A run of records
☆ ☆ ☆ ☆
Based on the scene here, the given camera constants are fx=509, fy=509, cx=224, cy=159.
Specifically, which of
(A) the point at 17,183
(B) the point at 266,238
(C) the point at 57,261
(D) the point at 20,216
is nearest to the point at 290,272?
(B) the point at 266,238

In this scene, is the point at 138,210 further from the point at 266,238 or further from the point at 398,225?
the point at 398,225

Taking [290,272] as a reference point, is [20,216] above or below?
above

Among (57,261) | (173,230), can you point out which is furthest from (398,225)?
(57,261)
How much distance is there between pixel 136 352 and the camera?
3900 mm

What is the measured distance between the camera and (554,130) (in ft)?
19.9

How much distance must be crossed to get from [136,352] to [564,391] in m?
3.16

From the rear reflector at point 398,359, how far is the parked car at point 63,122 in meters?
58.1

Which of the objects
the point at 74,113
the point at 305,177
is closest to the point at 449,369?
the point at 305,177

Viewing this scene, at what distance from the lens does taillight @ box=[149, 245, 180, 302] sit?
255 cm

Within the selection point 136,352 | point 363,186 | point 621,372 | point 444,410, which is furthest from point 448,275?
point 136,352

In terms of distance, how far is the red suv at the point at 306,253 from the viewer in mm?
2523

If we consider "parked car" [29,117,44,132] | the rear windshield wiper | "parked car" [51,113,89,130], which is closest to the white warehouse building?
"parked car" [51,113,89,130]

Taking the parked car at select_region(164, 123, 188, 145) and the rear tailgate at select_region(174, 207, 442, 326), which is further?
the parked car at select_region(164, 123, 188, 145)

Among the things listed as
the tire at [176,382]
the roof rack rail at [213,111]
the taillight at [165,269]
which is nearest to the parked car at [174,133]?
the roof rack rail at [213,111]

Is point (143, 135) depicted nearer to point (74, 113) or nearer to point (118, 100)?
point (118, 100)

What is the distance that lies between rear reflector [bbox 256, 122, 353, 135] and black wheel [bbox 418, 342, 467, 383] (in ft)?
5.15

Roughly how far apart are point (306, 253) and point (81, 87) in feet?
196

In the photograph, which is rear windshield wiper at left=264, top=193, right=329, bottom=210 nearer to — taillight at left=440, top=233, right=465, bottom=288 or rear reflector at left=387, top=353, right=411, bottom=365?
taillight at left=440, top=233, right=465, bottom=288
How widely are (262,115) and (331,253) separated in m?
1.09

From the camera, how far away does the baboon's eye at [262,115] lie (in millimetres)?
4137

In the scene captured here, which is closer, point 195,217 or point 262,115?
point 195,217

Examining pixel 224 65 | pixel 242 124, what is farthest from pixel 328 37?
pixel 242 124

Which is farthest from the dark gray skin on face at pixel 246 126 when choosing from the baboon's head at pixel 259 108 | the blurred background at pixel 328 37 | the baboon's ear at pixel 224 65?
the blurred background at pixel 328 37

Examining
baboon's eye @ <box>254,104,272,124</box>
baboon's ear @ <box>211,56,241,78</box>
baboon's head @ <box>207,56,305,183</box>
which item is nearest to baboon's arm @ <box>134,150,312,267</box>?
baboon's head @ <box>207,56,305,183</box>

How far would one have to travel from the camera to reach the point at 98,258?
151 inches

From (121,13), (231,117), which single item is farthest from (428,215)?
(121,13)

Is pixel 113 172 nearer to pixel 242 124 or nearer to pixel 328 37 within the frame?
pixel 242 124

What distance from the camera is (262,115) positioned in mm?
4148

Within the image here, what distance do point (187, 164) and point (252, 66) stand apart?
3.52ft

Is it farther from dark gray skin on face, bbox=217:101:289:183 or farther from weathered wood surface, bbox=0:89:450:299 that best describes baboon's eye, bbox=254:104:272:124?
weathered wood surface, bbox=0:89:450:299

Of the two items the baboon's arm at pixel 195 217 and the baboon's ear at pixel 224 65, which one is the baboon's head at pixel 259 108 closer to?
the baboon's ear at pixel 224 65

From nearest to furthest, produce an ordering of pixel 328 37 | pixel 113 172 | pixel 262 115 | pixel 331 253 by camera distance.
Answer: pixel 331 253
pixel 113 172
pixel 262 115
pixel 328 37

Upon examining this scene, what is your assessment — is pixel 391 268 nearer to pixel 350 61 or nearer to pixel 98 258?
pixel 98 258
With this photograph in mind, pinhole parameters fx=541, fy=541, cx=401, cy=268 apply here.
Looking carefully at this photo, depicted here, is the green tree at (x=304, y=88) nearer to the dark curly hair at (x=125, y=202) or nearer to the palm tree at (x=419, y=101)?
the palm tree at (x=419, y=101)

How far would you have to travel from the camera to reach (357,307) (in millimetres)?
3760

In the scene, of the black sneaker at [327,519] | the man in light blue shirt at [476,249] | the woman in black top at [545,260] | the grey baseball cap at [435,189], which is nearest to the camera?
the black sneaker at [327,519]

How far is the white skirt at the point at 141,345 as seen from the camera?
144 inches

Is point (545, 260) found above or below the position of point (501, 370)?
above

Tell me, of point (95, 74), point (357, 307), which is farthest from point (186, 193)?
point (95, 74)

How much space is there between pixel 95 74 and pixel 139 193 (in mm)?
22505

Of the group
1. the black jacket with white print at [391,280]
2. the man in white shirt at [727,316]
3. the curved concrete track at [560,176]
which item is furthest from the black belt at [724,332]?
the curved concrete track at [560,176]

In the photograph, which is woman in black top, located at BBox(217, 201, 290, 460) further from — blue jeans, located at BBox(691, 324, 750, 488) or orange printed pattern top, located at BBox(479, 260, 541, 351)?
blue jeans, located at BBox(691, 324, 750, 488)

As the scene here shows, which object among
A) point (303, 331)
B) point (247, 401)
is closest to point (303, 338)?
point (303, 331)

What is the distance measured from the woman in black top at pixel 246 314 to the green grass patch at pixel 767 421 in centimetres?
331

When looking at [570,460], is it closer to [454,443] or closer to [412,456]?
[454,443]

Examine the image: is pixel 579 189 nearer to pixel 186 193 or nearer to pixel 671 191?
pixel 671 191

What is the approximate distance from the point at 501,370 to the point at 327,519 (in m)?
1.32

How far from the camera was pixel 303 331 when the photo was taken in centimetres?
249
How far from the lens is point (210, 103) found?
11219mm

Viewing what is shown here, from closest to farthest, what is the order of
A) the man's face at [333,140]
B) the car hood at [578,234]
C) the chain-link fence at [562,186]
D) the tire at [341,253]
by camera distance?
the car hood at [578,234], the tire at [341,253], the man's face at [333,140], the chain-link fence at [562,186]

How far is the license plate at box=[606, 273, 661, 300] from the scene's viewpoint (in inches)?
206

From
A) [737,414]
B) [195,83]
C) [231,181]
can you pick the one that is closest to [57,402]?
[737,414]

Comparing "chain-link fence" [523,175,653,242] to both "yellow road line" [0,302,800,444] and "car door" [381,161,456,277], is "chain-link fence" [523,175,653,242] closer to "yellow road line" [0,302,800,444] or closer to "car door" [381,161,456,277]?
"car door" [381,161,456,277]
☆ ☆ ☆ ☆
Retype the whole listing above exactly.

* _COMPLETE ANSWER_:
Based on the scene here, the given camera constants are fx=509, fy=509, cx=224, cy=159.
Specifically, which of
(A) the point at 17,183
(B) the point at 266,238
(C) the point at 57,261
(D) the point at 20,216
is nearest to the point at 290,272?
(B) the point at 266,238

In this scene, is the point at 138,210 further from the point at 266,238 or further from the point at 398,225?
the point at 398,225

Taking [290,272] as a reference point, is [20,216] above or below?
above

Among (57,261) | (173,230), can you point out which is furthest from (398,225)?
(57,261)
How much distance is there between pixel 136 352 and the camera?
3900 mm

What is the measured distance between the camera and (554,130) (in ft)?
19.9

How much distance must be crossed to get from [136,352] to [564,391] in m?
3.16

From the rear reflector at point 398,359, how far is the parked car at point 63,122 in meters?
58.1

Which of the objects
the point at 74,113
the point at 305,177
is closest to the point at 449,369?
the point at 305,177

Viewing this scene, at what distance from the lens does taillight @ box=[149, 245, 180, 302] sit?
255 cm

Within the selection point 136,352 | point 363,186 | point 621,372 | point 444,410, which is furthest from point 448,275?
point 136,352

In terms of distance, how far is the red suv at the point at 306,253 from the viewer in mm?
2523

If we consider "parked car" [29,117,44,132] | the rear windshield wiper | "parked car" [51,113,89,130], which is closest to the white warehouse building?
"parked car" [51,113,89,130]

Taking the parked car at select_region(164, 123, 188, 145) and the rear tailgate at select_region(174, 207, 442, 326), which is further?
the parked car at select_region(164, 123, 188, 145)

Among the things listed as
the tire at [176,382]
the roof rack rail at [213,111]
the taillight at [165,269]
which is nearest to the parked car at [174,133]?
the roof rack rail at [213,111]

Is point (143, 135) depicted nearer to point (74, 113) or nearer to point (118, 100)?
point (118, 100)

What is the distance that lies between rear reflector [bbox 256, 122, 353, 135] and black wheel [bbox 418, 342, 467, 383] (in ft)?
5.15

Roughly how far apart are point (306, 253) and point (81, 87) in feet?
196

In the photograph, which is rear windshield wiper at left=264, top=193, right=329, bottom=210 nearer to — taillight at left=440, top=233, right=465, bottom=288 or rear reflector at left=387, top=353, right=411, bottom=365?
taillight at left=440, top=233, right=465, bottom=288
How widely are (262,115) and (331,253) separated in m?
1.09

From the camera, how far away does the baboon's eye at [262,115] lie (in millimetres)?
4137

In the scene captured here, which is closer, point 195,217 or point 262,115?
point 195,217

Examining pixel 224 65 | pixel 242 124, what is farthest from pixel 328 37?
pixel 242 124

Which is farthest from the dark gray skin on face at pixel 246 126 when choosing from the baboon's head at pixel 259 108 | the blurred background at pixel 328 37 | the baboon's ear at pixel 224 65?
the blurred background at pixel 328 37

Examining
baboon's eye @ <box>254,104,272,124</box>
baboon's ear @ <box>211,56,241,78</box>
baboon's head @ <box>207,56,305,183</box>
which item is nearest to baboon's arm @ <box>134,150,312,267</box>?
baboon's head @ <box>207,56,305,183</box>

How far would one have to travel from the camera to reach the point at 98,258?
151 inches

From (121,13), (231,117), which single item is farthest from (428,215)?
(121,13)

Is pixel 113 172 nearer to pixel 242 124 or nearer to pixel 328 37 within the frame?
pixel 242 124

What distance from the camera is (262,115) positioned in mm?
4148

Within the image here, what distance do point (187, 164) and point (252, 66) stand apart?
3.52ft

Is it farther from dark gray skin on face, bbox=217:101:289:183 or farther from weathered wood surface, bbox=0:89:450:299 that best describes baboon's eye, bbox=254:104:272:124?
weathered wood surface, bbox=0:89:450:299

Of the two items the baboon's arm at pixel 195 217 and the baboon's ear at pixel 224 65, which one is the baboon's head at pixel 259 108 closer to?
the baboon's ear at pixel 224 65

From nearest to furthest, produce an ordering of pixel 328 37 | pixel 113 172 | pixel 262 115 | pixel 331 253 by camera distance.
Answer: pixel 331 253
pixel 113 172
pixel 262 115
pixel 328 37

Upon examining this scene, what is your assessment — is pixel 391 268 nearer to pixel 350 61 or nearer to pixel 98 258?
pixel 98 258
With this photograph in mind, pinhole parameters fx=541, fy=541, cx=401, cy=268 apply here.
Looking carefully at this photo, depicted here, is the green tree at (x=304, y=88) nearer to the dark curly hair at (x=125, y=202) or nearer to the palm tree at (x=419, y=101)?
the palm tree at (x=419, y=101)

How far would you have to travel from the camera to reach (357,307) (in millimetres)?
3760

In the scene, of the black sneaker at [327,519] | the man in light blue shirt at [476,249] | the woman in black top at [545,260] | the grey baseball cap at [435,189], which is nearest to the camera?
the black sneaker at [327,519]

How far is the white skirt at the point at 141,345 as seen from the camera?
144 inches

Is point (545, 260) found above or below the position of point (501, 370)?
above

Tell me, of point (95, 74), point (357, 307), which is farthest from point (186, 193)?
point (95, 74)

How much space is there between pixel 95 74 and pixel 139 193 (in mm)?
22505

Of the group
1. the black jacket with white print at [391,280]
2. the man in white shirt at [727,316]
3. the curved concrete track at [560,176]
which item is furthest from the black belt at [724,332]?
the curved concrete track at [560,176]

In the photograph, which is woman in black top, located at BBox(217, 201, 290, 460) further from — blue jeans, located at BBox(691, 324, 750, 488) or orange printed pattern top, located at BBox(479, 260, 541, 351)?
blue jeans, located at BBox(691, 324, 750, 488)

As the scene here shows, which object among
A) point (303, 331)
B) point (247, 401)
is closest to point (303, 338)?
point (303, 331)

What is the distance measured from the woman in black top at pixel 246 314 to the green grass patch at pixel 767 421 in centimetres?
331

When looking at [570,460], is it closer to [454,443] or closer to [412,456]?
[454,443]

Examine the image: is pixel 579 189 nearer to pixel 186 193 or nearer to pixel 671 191?
pixel 671 191

What is the approximate distance from the point at 501,370 to the point at 327,519 (in m)?
1.32

How far from the camera was pixel 303 331 when the photo was taken in centimetres?
249
How far from the lens is point (210, 103) found?
11219mm

Viewing what is shown here, from closest to farthest, what is the order of
A) the man's face at [333,140]
B) the car hood at [578,234]
C) the chain-link fence at [562,186]
D) the tire at [341,253]
by camera distance?
the car hood at [578,234], the tire at [341,253], the man's face at [333,140], the chain-link fence at [562,186]

How far is the license plate at box=[606, 273, 661, 300] from the scene's viewpoint (in inches)?
206

From
A) [737,414]
B) [195,83]
C) [231,181]
can you pick the one that is closest to [57,402]?
[737,414]

Comparing "chain-link fence" [523,175,653,242] to both "yellow road line" [0,302,800,444] and "car door" [381,161,456,277], is "chain-link fence" [523,175,653,242] closer to "yellow road line" [0,302,800,444] or closer to "car door" [381,161,456,277]?
"car door" [381,161,456,277]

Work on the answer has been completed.